Salvatore Stolfo came to MIT to give a talk about his work on symbiote defense. It is very interesting work and is now part of a startup called Red Balloons Security, who deploys this technology for Hewlett-Packard printers.

The motivation for this work is that there are billions of IoT (embedded) systems with no anti-virus. More and more of these devices are now being deployed, and the number of IoT hacks have made vendors more aware of the potential threats. Consequently, the IoT security marketplace is growing 35% annually.

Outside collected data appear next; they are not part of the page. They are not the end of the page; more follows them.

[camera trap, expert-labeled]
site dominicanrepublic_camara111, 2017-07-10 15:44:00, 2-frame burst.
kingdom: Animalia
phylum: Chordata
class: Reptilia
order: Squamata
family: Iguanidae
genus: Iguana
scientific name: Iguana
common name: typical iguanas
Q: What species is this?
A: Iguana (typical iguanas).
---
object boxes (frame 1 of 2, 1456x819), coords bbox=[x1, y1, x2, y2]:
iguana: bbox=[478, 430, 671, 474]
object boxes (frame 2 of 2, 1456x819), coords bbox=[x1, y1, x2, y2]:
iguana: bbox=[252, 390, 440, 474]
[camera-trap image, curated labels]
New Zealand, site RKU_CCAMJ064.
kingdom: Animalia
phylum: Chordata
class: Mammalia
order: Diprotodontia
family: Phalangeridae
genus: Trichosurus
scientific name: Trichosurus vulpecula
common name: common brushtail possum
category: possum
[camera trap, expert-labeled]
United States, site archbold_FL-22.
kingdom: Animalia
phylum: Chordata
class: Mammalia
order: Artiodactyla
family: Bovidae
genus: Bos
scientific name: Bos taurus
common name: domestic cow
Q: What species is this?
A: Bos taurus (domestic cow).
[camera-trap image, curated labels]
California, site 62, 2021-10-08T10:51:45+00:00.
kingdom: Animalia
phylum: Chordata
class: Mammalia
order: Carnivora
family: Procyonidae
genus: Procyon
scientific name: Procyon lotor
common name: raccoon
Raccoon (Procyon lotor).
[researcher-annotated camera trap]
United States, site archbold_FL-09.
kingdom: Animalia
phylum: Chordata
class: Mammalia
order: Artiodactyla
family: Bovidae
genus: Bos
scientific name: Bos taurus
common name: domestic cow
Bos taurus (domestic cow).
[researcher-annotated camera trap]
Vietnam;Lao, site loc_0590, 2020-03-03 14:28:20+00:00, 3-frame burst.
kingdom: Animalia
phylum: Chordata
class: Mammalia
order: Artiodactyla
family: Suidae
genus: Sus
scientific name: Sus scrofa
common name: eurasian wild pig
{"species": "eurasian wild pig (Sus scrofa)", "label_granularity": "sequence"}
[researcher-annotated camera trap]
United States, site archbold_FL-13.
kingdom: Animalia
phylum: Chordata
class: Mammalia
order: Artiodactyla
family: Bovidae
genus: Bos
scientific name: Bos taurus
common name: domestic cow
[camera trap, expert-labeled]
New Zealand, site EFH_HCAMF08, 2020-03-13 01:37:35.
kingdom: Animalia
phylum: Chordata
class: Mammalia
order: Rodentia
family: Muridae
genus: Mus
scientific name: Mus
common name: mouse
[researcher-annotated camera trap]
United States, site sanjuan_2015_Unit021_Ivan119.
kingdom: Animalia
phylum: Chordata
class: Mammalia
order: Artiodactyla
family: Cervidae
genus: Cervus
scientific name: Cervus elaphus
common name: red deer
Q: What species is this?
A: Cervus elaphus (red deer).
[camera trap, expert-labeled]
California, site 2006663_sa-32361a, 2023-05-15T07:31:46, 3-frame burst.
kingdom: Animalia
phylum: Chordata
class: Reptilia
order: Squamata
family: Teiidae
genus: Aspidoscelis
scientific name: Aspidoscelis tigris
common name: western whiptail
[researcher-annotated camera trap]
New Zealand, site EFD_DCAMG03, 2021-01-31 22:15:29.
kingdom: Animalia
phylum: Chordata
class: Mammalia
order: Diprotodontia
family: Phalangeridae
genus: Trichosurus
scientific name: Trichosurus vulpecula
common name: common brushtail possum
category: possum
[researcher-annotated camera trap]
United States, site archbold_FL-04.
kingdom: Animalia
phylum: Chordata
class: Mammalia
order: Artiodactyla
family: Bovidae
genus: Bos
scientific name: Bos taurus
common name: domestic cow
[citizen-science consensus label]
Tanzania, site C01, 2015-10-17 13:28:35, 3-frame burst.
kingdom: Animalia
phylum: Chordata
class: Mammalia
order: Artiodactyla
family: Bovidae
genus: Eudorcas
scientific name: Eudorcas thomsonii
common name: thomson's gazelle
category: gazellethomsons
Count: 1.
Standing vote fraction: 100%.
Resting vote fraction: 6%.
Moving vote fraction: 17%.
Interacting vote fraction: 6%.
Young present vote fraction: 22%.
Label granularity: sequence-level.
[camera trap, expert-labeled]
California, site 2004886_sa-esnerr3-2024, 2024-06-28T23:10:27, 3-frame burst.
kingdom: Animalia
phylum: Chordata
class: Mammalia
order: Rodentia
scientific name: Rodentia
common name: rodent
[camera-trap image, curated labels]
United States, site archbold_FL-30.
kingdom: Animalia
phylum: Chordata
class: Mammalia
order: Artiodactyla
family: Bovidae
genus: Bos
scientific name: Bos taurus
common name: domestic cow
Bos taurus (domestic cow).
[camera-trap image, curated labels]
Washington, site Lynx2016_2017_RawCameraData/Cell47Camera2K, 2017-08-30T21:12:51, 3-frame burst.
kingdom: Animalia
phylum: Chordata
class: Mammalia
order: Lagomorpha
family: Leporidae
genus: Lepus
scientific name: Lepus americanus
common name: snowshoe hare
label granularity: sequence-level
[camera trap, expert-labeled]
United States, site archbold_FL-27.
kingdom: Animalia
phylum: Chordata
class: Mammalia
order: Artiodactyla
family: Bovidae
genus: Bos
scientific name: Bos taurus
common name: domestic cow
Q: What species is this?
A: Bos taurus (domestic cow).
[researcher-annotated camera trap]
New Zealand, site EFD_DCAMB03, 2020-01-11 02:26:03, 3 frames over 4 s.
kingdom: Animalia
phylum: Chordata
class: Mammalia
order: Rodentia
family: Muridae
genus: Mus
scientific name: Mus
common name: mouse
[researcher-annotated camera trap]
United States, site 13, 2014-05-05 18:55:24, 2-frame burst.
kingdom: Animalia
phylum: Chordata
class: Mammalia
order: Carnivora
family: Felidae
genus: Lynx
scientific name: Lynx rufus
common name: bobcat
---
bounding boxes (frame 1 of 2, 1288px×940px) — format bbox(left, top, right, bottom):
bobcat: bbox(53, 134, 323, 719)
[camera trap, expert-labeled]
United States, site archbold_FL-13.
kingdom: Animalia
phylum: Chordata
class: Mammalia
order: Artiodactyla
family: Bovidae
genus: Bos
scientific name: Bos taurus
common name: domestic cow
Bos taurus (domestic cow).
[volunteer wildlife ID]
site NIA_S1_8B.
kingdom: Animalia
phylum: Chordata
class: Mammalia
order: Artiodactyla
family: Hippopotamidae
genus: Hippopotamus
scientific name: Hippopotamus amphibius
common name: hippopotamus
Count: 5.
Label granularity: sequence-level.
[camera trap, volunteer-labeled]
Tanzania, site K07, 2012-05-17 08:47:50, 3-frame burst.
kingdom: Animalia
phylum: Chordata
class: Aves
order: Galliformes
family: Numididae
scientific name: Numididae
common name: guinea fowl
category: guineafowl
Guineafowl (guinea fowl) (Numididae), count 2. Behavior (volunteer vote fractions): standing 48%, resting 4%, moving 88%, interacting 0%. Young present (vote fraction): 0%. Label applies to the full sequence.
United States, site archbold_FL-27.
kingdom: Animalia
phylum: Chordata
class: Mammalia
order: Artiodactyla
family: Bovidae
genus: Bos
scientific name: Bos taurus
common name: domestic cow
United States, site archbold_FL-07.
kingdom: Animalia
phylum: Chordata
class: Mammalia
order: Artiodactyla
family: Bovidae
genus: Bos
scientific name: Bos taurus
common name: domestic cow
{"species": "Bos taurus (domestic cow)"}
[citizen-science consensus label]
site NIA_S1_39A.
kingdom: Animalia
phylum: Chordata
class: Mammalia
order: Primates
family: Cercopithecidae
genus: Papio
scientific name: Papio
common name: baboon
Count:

The journey toward hardening these embedded systems started with a global vulnerability scan. In that work, they scanned the world (minus some sensitive IPs), identified embedded devices available to the public, and tried default passwords. They managed to access and “own” 102,896 devices because 1 in 5 embedded devices was configured with the default password. After this research, rogue router botnets started to appear, but apparently, no one really cared about routers. So, they moved onto printers.

They found known vulnerabilities in the third-party libraries in HP printer firmware. They also found vulnerabilities in Cisco IP phones.

Some known vulnerabilities in HP printer firmware

The next challenge is to design a “one-size-fit-all” security solution for embedded systems. They need to embed a low-cost intrusion detection system (IDS) that cannot and will not be signature-based. Also, they need to inject the same embedded IDS for all devices, legacy and new. However, for these IoT systems, the product function is fixed, i.e. printers don’t play games and routers don’t scan other routers. The idea is to use continuous attestation. This resulted in HP’s run-time intrusion detection that provides in-memory monitoring for malicious attacks. To learn more about the research, I refer you to their paper.

This is very interesting and practical work. It was interesting to hear about their journey from an academic project into real world impact!